Find each line in the items below that contains the word "flower", and copy every such line in full.

--- Start Data provided ---

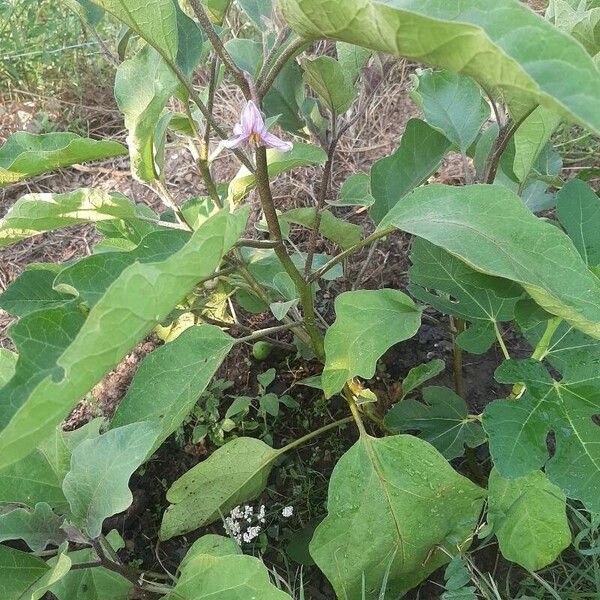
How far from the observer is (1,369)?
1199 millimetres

--- End Data provided ---
--- Start Data provided ---

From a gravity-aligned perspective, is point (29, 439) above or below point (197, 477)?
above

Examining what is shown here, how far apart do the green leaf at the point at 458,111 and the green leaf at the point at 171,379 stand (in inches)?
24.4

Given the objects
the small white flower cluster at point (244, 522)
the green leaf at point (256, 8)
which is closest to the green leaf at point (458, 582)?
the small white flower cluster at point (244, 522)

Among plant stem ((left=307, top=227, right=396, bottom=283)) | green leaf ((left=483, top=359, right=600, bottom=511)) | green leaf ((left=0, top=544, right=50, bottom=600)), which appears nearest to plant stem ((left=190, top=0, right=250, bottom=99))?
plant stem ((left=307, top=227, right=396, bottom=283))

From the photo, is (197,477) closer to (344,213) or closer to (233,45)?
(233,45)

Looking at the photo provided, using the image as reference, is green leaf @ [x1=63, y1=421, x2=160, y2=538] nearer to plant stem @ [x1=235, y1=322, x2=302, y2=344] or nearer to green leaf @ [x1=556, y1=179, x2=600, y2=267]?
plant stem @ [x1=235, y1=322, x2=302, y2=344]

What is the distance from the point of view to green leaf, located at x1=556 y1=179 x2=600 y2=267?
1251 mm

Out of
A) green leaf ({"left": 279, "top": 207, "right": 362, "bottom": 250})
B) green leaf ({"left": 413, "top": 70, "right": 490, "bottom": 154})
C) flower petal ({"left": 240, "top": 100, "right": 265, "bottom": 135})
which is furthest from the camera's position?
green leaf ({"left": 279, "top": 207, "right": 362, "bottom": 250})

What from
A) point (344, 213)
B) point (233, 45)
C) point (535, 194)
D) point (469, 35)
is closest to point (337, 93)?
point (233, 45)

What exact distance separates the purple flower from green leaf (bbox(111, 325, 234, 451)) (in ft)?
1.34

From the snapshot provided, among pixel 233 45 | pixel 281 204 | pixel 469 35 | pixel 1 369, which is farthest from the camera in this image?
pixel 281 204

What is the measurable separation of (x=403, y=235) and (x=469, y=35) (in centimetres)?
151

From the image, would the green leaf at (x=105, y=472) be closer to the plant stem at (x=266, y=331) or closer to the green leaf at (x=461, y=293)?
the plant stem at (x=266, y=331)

--- End Data provided ---

▸ **Response**
the small white flower cluster at point (244, 522)
the small white flower cluster at point (244, 522)
C) flower petal ({"left": 240, "top": 100, "right": 265, "bottom": 135})
What exact distance separates the purple flower from green leaf (bbox(111, 325, 234, 451)) (in ft)?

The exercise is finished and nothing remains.